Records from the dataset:

»»

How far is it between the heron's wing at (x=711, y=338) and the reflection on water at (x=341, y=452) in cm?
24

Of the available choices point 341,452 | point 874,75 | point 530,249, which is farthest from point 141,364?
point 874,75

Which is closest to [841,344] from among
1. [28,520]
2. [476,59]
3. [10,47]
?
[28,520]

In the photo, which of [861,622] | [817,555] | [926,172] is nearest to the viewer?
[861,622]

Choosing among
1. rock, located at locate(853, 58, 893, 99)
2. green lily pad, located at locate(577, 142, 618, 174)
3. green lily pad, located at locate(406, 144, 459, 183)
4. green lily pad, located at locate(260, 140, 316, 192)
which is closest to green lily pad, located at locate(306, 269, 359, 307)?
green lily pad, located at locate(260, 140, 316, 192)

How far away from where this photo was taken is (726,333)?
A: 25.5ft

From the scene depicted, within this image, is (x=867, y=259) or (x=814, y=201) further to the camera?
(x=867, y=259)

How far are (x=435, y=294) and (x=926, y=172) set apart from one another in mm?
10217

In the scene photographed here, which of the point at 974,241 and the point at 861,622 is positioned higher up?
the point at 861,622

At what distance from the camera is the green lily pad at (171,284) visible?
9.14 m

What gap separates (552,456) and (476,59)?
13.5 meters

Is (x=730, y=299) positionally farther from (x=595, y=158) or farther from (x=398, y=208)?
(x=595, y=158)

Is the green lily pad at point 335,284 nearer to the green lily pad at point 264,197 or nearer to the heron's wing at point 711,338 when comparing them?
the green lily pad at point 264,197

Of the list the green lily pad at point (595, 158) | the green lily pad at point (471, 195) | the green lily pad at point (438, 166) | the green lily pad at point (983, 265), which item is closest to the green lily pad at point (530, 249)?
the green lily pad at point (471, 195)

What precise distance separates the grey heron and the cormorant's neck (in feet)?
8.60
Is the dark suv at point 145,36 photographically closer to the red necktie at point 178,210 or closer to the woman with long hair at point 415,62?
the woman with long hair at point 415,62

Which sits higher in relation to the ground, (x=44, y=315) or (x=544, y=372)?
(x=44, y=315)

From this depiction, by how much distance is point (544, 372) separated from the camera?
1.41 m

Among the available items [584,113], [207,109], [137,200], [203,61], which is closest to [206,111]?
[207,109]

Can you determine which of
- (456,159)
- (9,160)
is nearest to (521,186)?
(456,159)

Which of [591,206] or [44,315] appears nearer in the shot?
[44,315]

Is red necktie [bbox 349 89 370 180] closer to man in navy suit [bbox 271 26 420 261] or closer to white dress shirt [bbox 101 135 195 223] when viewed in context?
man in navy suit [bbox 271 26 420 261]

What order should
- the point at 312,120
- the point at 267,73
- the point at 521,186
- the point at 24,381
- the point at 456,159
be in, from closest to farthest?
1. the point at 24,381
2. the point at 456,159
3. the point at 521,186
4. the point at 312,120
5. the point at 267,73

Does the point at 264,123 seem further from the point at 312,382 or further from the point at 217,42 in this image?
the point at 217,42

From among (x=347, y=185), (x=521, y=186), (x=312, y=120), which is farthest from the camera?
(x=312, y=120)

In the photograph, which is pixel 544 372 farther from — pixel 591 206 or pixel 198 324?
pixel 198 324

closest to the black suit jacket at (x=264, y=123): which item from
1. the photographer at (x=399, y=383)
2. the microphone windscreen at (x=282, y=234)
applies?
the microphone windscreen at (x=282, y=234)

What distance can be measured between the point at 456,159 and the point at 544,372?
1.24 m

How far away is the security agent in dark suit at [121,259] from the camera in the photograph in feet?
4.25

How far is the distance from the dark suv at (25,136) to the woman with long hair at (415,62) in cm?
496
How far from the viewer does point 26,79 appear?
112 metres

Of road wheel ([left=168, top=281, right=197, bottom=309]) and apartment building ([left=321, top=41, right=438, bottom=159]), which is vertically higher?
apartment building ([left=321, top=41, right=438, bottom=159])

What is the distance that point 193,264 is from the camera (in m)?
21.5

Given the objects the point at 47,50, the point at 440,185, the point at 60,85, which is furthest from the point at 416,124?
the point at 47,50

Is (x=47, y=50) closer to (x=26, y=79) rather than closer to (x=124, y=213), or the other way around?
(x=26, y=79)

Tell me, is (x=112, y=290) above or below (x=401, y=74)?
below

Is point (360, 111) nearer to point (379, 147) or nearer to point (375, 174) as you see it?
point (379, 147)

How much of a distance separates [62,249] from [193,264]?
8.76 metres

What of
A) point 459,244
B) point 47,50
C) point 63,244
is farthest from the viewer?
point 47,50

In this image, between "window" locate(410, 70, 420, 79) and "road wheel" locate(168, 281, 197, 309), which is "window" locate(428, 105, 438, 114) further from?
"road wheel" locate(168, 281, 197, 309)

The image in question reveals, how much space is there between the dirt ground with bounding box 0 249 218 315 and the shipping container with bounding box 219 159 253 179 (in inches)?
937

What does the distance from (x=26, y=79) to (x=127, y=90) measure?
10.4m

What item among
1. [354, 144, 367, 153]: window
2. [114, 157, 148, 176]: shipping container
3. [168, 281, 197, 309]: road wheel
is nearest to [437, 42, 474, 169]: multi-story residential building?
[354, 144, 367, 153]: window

««

Recast every line of the items above as a JSON list of strings, one string per line, with blank lines left out.

[
  "How far is it between the heron's wing at (x=711, y=338) and the reflection on water at (x=341, y=452) in cm?",
  "24",
  "Of the available choices point 341,452 | point 874,75 | point 530,249, which is farthest from point 141,364?",
  "point 874,75",
  "Which is closest to [841,344] from among",
  "1. [28,520]",
  "2. [476,59]",
  "3. [10,47]",
  "?",
  "[28,520]",
  "In the photo, which of [861,622] | [817,555] | [926,172] is nearest to the viewer?",
  "[861,622]",
  "Choosing among",
  "1. rock, located at locate(853, 58, 893, 99)",
  "2. green lily pad, located at locate(577, 142, 618, 174)",
  "3. green lily pad, located at locate(406, 144, 459, 183)",
  "4. green lily pad, located at locate(260, 140, 316, 192)",
  "which is closest to green lily pad, located at locate(306, 269, 359, 307)?",
  "green lily pad, located at locate(260, 140, 316, 192)",
  "How far away from where this photo was taken is (726,333)?",
  "A: 25.5ft",
  "From the scene depicted, within this image, is (x=867, y=259) or (x=814, y=201) further to the camera?",
  "(x=867, y=259)",
  "How far are (x=435, y=294) and (x=926, y=172) set apart from one another in mm?",
  "10217",
  "In the scene photographed here, which of the point at 974,241 and the point at 861,622 is positioned higher up?",
  "the point at 861,622",
  "At what distance from the camera is the green lily pad at (171,284) visible?",
  "9.14 m",
  "What gap separates (552,456) and (476,59)?",
  "13.5 meters",
  "Is (x=730, y=299) positionally farther from (x=595, y=158) or farther from (x=398, y=208)?",
  "(x=595, y=158)",
  "Is the green lily pad at point 335,284 nearer to the green lily pad at point 264,197 or nearer to the heron's wing at point 711,338 when comparing them?",
  "the green lily pad at point 264,197",
  "Of the list the green lily pad at point (595, 158) | the green lily pad at point (471, 195) | the green lily pad at point (438, 166) | the green lily pad at point (983, 265), which item is closest to the green lily pad at point (530, 249)?",
  "the green lily pad at point (471, 195)",
  "What precise distance separates the grey heron and the cormorant's neck (in feet)?",
  "8.60",
  "Is the dark suv at point 145,36 photographically closer to the red necktie at point 178,210 or closer to the woman with long hair at point 415,62?",
  "the woman with long hair at point 415,62",
  "Which sits higher in relation to the ground, (x=44, y=315) or (x=544, y=372)?",
  "(x=44, y=315)",
  "From this depiction, by how much distance is point (544, 372) separated from the camera?",
  "1.41 m",
  "Among the available items [584,113], [207,109], [137,200], [203,61], which is closest to [206,111]?",
  "[207,109]",
  "Can you determine which of",
  "- (456,159)",
  "- (9,160)",
  "is nearest to (521,186)?",
  "(456,159)",
  "Which of [591,206] or [44,315] appears nearer in the shot?",
  "[44,315]",
  "Is red necktie [bbox 349 89 370 180] closer to man in navy suit [bbox 271 26 420 261] or closer to white dress shirt [bbox 101 135 195 223] when viewed in context?",
  "man in navy suit [bbox 271 26 420 261]",
  "What order should",
  "- the point at 312,120",
  "- the point at 267,73",
  "- the point at 521,186",
  "- the point at 24,381",
  "- the point at 456,159",
  "be in, from closest to farthest?",
  "1. the point at 24,381",
  "2. the point at 456,159",
  "3. the point at 521,186",
  "4. the point at 312,120",
  "5. the point at 267,73",
  "Does the point at 264,123 seem further from the point at 312,382 or further from the point at 217,42 in this image?",
  "the point at 217,42",
  "From among (x=347, y=185), (x=521, y=186), (x=312, y=120), which is farthest from the camera?",
  "(x=312, y=120)",
  "In the photograph, which is pixel 544 372 farther from — pixel 591 206 or pixel 198 324?",
  "pixel 198 324",
  "closest to the black suit jacket at (x=264, y=123): which item from",
  "1. the photographer at (x=399, y=383)",
  "2. the microphone windscreen at (x=282, y=234)",
  "applies?",
  "the microphone windscreen at (x=282, y=234)",
  "What distance can be measured between the point at 456,159 and the point at 544,372?",
  "1.24 m",
  "How far away is the security agent in dark suit at [121,259] from the camera in the photograph in feet?",
  "4.25",
  "How far is the distance from the dark suv at (25,136) to the woman with long hair at (415,62) in cm?",
  "496",
  "How far from the viewer does point 26,79 appear?",
  "112 metres",
  "Of road wheel ([left=168, top=281, right=197, bottom=309]) and apartment building ([left=321, top=41, right=438, bottom=159]), which is vertically higher?",
  "apartment building ([left=321, top=41, right=438, bottom=159])",
  "What is the distance that point 193,264 is from the camera (in m)?",
  "21.5",
  "Given the objects the point at 47,50, the point at 440,185, the point at 60,85, which is furthest from the point at 416,124?",
  "the point at 47,50",
  "Is (x=47, y=50) closer to (x=26, y=79) rather than closer to (x=124, y=213), or the other way around?",
  "(x=26, y=79)",
  "Tell me, is (x=112, y=290) above or below (x=401, y=74)?",
  "below",
  "Is point (360, 111) nearer to point (379, 147) or nearer to point (375, 174) as you see it?",
  "point (379, 147)",
  "How much of a distance separates [62,249] from [193,264]?",
  "8.76 metres",
  "What of",
  "A) point 459,244",
  "B) point 47,50",
  "C) point 63,244",
  "is farthest from the viewer?",
  "point 47,50",
  "In this image, between \"window\" locate(410, 70, 420, 79) and \"road wheel\" locate(168, 281, 197, 309), which is \"window\" locate(428, 105, 438, 114) further from?",
  "\"road wheel\" locate(168, 281, 197, 309)",
  "The image in question reveals, how much space is there between the dirt ground with bounding box 0 249 218 315 and the shipping container with bounding box 219 159 253 179 (in inches)?",
  "937",
  "What does the distance from (x=26, y=79) to (x=127, y=90) measure?",
  "10.4m",
  "What item among",
  "1. [354, 144, 367, 153]: window",
  "2. [114, 157, 148, 176]: shipping container",
  "3. [168, 281, 197, 309]: road wheel",
  "is nearest to [437, 42, 474, 169]: multi-story residential building?",
  "[354, 144, 367, 153]: window"
]